=== Request ===
Please render the listing below as a Markdown table with the columns Row and Line, giving each non-blank line its own numbered row.

=== Supplied data ===
>> BEGIN
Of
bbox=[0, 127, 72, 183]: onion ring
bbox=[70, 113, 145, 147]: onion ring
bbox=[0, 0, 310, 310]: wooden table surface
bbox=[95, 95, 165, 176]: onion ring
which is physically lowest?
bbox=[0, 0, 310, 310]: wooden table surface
>> END
=== Response ===
| Row | Line |
|---|---|
| 1 | Of |
| 2 | bbox=[0, 127, 72, 183]: onion ring |
| 3 | bbox=[70, 113, 145, 147]: onion ring |
| 4 | bbox=[0, 0, 310, 310]: wooden table surface |
| 5 | bbox=[95, 95, 165, 176]: onion ring |
| 6 | which is physically lowest? |
| 7 | bbox=[0, 0, 310, 310]: wooden table surface |